Published: Dec. 13, 2023 By

Ashley CivelliThe fields of music and education are closely intertwined for transfer student Ashley Civelli.

Like any other musician, Civelli finds a very personal kind of magic in performing. As a clarinet player, Civelli depends on the instrument for inspiration. But she doesn’t operate in a musical vacuum. 

Soon after Civelli began connecting with music and performance on a personal level, she knew she wanted to share the experience with others.

“I’ve known I wanted to teach music since I was in 7th or 8th grade,” recalls Civelli, who graduates from the CU Boulder College of Music this month with a bachelor’s in music education (instrumental band emphasis). “It’s always been something that’s been there.”

The dual drive to play and to teach is part of what brought Civelli from Connecticut, where she completed the first two years of her college career, to CU Boulder—a place she felt had more to offer in terms of her professional and personal ambitions.
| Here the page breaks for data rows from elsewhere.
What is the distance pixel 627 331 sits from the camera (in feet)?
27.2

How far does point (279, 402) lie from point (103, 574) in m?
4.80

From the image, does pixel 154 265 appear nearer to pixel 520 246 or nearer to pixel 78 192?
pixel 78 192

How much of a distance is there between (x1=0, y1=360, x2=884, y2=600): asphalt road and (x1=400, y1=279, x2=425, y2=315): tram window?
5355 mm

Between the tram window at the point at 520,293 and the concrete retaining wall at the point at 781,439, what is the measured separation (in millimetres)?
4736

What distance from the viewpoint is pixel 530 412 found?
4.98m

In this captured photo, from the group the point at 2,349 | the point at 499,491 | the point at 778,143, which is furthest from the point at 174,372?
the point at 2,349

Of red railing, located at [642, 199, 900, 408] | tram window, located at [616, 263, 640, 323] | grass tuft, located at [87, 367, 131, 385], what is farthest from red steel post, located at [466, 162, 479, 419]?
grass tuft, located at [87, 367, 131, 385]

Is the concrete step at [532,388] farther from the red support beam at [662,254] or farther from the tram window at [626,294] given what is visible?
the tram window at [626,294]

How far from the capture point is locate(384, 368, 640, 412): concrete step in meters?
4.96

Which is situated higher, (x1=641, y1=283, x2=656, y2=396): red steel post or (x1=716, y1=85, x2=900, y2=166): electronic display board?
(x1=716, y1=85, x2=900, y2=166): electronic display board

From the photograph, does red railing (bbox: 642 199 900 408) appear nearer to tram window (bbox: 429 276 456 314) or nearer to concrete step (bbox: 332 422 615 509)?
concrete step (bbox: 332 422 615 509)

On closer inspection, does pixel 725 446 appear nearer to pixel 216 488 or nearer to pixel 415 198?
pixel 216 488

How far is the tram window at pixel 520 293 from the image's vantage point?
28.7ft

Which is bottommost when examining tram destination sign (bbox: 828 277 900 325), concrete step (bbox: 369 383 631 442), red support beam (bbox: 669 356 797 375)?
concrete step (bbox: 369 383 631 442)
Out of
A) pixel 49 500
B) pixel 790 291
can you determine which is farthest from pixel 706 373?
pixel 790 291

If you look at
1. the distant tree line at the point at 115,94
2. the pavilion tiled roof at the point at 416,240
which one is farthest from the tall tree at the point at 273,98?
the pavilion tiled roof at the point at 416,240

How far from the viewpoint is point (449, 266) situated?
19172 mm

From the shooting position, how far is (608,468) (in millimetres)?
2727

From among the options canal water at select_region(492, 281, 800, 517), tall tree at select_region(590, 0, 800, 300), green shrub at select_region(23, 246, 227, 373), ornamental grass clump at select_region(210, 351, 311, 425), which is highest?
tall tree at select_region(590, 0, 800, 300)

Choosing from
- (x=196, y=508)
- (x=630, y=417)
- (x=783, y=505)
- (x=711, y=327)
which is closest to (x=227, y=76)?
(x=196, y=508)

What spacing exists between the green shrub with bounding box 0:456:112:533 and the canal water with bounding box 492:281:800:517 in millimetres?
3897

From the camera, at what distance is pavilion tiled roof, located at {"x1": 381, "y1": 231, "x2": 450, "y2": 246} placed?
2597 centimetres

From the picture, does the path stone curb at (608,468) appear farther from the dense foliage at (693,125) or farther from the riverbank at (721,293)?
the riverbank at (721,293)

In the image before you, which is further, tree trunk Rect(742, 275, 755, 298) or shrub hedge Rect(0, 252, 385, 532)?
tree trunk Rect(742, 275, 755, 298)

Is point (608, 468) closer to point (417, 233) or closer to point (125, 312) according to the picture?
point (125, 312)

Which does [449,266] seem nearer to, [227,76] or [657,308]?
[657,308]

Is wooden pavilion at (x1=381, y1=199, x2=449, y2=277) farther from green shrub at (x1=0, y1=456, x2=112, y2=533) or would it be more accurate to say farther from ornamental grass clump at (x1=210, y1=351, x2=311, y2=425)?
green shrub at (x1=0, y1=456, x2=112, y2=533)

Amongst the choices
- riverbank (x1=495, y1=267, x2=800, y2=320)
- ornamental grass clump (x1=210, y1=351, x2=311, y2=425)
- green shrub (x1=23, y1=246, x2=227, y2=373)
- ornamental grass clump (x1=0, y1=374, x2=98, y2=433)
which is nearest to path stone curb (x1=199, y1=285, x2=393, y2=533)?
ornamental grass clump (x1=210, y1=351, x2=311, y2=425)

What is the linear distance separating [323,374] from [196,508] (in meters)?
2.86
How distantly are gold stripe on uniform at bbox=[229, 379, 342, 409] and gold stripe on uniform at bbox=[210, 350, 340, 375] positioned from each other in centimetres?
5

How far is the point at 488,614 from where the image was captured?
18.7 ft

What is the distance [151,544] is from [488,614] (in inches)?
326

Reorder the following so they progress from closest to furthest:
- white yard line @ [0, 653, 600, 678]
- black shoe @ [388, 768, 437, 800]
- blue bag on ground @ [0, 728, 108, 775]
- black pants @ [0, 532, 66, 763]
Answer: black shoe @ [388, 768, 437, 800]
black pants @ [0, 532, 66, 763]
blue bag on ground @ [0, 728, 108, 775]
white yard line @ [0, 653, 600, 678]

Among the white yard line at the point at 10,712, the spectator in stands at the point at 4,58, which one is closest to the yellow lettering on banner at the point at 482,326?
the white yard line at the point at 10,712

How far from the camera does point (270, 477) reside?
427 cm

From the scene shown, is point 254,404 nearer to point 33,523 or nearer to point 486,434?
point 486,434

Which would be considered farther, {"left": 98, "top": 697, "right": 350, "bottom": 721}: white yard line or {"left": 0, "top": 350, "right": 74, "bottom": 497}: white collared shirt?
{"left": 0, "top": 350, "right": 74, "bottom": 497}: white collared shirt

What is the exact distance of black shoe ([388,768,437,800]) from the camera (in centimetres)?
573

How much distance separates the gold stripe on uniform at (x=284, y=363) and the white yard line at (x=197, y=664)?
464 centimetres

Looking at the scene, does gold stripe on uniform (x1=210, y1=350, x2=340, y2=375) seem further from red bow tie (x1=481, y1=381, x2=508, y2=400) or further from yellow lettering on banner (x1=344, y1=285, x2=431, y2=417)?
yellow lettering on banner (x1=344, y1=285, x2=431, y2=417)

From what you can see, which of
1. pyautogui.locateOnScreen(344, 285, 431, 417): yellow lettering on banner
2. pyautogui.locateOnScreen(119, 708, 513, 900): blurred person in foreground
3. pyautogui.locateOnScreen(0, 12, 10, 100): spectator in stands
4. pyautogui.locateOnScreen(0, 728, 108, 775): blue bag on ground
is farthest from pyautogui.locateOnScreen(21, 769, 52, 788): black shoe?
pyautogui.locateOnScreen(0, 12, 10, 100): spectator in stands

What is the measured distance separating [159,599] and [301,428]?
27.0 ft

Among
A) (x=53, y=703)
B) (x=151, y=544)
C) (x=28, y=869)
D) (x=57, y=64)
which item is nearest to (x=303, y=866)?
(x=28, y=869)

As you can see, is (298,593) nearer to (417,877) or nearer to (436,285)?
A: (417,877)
Transferring to the College of Music halfway through her undergraduate studies boiled down to a “gut feeling,” she recalls, a sense that Boulder was the right place to refine her skills.

Two years later, that intuitive leap to a new learning environment has proved invaluable. “I don’t think I really knew what was in store for me while I was transferring. I saw opportunities as they came up and I discovered more than I thought I would,” Civelli says, crediting her professors, TAs and fellow students with helping her find new dimensions to her playing and teaching. “I’m a far better clarinet player than I ever thought I could have been, and a far better teacher as well.”

True to the college’s mission to develop multiskilled, multifaceted universal musicians, Civelli found opportunities in both realms. Between playing high-profile performances with concert ensembles and coaching high school marching band students, Civelli’s time in Colorado has deepened her firsthand experience as both a musician and an educator, roles that are equally important as she looks beyond graduation.

“One of my strong beliefs in music education is that I am developing lifelong lovers of music,” Civelli says. “Whether they end up becoming professional musicians or not, at the end of the day they will be consuming music for the rest of their lives. Having the ability to explain why they like or do not like a song they hear, or why a guitar riff is really neat, is important.”

Congratulations to Ashley and all our winter grads!